On June 3, 2019, Mr. Field received a grant of 21,473 RSUs and 43,933 stock options with a three-year vesting schedule, which are scheduled to vest in three substantially equal annual installments beginning on June 3, 2020. This grant shall become fully vested upon a termination (i) by the Company other than for Cause or (ii) by Mr. Field for Good Reason (as such terms are defined in the Field Employment Agreement). On December 6, 2019, Mr. Field received a performance-based share award in respect of 227,525 shares of common stock, assuming (i) full vesting of the award and (ii) the closing price per share on the trading day on which each vesting threshold is satisfied is equivalent to the price per share applicable to each such vesting threshold, which range from $18.00 - $24.00, as set forth in Mr. Field’s award agreement. This performance-based share award replaced the performance-based share award previously granted to Mr. Field on June 3, 2019. In the event of a Change in Control (as defined in the 2017 Plan), if the price per share paid by the buyer is greater than any of the applicable vesting thresholds in the performance based share award, such portion of the award shall vest upon the closing of such Change in
27
Control by treating such price per share paid by the buyer as having satisfied the applicable vesting threshold(s), and any remaining unvested portion of the award shall be forfeited as of the closing of such Change in Control.

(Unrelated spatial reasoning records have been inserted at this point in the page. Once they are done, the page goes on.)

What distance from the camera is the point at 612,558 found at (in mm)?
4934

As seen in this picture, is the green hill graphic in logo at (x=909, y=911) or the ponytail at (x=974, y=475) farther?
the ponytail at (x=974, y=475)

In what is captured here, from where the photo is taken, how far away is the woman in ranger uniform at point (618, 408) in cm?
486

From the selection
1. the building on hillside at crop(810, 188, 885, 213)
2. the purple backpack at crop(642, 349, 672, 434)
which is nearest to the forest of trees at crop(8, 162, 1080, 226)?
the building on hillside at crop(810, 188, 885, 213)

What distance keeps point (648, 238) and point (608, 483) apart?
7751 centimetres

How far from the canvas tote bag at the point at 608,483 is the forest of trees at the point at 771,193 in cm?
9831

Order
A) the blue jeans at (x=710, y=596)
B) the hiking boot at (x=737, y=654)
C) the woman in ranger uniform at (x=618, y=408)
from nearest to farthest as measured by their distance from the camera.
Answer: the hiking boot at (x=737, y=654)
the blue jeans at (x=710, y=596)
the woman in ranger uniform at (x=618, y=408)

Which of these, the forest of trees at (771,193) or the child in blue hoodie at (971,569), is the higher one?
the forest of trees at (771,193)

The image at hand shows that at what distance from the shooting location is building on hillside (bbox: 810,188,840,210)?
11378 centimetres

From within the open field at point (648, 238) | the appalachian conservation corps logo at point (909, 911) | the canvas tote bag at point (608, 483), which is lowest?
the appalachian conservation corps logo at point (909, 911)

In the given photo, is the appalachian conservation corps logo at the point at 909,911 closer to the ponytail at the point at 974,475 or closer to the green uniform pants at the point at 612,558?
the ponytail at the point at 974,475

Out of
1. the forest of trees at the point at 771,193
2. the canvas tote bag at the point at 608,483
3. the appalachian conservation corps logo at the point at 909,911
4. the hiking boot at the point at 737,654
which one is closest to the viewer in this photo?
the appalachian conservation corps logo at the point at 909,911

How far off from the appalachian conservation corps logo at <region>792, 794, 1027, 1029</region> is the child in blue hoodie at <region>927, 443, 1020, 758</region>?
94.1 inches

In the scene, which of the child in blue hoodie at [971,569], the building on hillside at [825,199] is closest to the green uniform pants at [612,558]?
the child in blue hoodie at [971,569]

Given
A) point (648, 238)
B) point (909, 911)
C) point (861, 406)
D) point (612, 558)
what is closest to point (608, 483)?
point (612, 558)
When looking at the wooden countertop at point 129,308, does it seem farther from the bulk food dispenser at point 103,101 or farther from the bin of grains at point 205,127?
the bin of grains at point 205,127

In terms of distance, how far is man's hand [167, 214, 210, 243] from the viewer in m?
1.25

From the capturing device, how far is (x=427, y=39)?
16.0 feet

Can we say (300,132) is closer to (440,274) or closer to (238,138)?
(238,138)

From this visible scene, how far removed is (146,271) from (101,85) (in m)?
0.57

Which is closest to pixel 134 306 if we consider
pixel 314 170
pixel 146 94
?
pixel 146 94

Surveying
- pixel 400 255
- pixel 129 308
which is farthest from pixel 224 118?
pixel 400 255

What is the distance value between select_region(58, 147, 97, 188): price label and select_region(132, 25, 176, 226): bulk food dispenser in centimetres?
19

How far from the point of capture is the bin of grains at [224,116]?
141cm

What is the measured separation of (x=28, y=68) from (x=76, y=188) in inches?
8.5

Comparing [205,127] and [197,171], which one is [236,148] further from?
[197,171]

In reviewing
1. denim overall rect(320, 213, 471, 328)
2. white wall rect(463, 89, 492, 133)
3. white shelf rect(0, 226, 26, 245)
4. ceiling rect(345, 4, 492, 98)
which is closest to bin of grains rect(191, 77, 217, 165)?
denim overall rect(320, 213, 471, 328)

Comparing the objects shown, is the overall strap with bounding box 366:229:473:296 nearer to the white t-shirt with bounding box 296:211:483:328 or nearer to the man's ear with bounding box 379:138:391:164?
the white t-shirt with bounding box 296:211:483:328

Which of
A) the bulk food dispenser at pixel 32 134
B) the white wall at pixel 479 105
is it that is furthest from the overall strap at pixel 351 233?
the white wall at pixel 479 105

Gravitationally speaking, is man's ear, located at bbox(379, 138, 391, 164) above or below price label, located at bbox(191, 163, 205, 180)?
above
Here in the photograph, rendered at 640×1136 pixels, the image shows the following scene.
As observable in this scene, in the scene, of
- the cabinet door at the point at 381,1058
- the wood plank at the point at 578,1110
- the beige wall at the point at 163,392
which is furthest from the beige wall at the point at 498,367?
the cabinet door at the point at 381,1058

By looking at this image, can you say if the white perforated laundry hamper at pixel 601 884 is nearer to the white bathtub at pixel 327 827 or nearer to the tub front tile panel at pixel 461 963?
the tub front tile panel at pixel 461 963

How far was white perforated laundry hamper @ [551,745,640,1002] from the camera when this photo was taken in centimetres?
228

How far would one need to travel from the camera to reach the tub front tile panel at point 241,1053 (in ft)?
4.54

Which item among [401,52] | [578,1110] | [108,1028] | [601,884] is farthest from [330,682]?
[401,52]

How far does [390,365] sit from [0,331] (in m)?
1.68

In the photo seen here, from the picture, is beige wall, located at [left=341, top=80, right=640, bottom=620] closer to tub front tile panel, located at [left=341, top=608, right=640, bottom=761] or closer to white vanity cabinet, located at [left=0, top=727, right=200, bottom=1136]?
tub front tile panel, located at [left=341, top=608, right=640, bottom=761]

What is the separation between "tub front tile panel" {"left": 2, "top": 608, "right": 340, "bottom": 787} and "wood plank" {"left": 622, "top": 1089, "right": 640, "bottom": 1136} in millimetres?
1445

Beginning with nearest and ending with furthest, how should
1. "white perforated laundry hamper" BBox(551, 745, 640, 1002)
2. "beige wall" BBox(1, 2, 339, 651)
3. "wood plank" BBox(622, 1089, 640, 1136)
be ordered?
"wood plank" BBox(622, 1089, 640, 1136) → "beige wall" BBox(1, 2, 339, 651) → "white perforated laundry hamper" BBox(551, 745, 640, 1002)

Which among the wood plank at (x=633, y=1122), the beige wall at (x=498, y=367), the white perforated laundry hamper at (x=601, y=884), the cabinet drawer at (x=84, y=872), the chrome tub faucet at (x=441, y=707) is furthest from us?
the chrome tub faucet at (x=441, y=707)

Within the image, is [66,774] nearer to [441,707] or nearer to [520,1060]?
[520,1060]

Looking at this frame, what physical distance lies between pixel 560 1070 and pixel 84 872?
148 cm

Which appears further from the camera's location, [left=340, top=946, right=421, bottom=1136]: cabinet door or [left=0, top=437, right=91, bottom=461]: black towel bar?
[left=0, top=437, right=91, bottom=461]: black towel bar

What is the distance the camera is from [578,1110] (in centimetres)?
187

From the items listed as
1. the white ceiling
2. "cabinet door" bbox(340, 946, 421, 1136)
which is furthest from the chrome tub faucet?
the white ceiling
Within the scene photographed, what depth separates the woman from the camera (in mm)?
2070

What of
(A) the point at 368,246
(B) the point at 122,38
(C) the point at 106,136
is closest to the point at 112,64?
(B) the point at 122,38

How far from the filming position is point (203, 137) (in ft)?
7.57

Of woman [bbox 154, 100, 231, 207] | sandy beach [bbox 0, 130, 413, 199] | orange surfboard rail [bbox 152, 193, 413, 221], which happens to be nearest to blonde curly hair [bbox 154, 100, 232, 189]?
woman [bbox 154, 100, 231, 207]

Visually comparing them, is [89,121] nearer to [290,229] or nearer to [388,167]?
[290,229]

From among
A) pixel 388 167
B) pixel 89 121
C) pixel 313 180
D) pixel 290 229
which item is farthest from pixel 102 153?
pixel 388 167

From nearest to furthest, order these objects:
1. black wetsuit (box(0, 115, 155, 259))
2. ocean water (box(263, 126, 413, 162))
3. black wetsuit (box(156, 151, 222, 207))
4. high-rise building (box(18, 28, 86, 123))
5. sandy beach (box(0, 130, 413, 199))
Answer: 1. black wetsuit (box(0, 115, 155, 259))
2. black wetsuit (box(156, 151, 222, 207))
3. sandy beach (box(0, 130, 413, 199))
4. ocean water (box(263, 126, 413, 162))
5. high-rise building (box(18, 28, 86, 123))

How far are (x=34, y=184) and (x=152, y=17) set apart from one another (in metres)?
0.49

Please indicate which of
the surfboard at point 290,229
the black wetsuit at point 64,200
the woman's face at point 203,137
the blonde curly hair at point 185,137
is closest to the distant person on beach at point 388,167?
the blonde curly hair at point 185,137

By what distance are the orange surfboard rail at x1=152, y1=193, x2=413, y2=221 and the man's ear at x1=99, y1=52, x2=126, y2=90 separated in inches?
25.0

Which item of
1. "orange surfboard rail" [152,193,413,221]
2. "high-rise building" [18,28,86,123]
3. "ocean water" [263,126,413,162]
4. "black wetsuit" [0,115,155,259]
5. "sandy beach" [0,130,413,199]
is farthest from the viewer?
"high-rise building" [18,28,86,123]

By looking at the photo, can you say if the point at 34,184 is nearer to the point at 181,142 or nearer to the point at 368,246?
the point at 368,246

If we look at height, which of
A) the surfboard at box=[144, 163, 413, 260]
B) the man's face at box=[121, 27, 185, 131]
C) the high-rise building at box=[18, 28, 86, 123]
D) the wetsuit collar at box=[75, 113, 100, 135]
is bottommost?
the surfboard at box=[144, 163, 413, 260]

In connection with the commencement of his employment, on January 16, 2020, Mr. Doft received an initial equity incentive award of 55,300 RSUs, which vest in four substantially equal annual installments beginning on January 1, 2021. This grant will become fully vested upon a termination (i) by the Company other than for Cause or (ii) by Mr. Doft for Good Reason (as such terms are defined in the Doft Employment Agreement) that occurs at any time within the period that is six months prior to the execution of an agreement providing for a Change in Control through 18 months after the Change in Control. In addition, on January 16, 2020, Mr. Doft received a performance-based share award in respect of 227,525 shares of common stock, assuming (i) full vesting of the award and (ii) the closing price per share on the trading day on which each vesting threshold is satisfied is equivalent to the price per share applicable to each such vesting threshold, which range from $18.00 - $24.00, as set forth in Mr. Doft’s award agreement. In the event of a Change in Control (as defined in the 2017 Plan), if the price per share paid by the buyer is greater than any of the applicable vesting thresholds in the performance based share award, such portion of the award shall vest upon the closing of such Change in Control by treating such price per share paid by the buyer as having satisfied the applicable vesting threshold(s), and any remaining unvested portion of the award shall be forfeited as of the closing of such Change in Control. In the event of a termination of employment for any reason, the unvested portion of the performance award will terminate, except in the event of a termination other than for Cause or upon a termination for Good Reason (as defined in the award agreement) within the period that is six months prior to the execution of an agreement providing for a Change in Control through the date of a Change in Control, any unvested shares subject to the performance award remain eligible to vest in accordance with the terms of the award agreement.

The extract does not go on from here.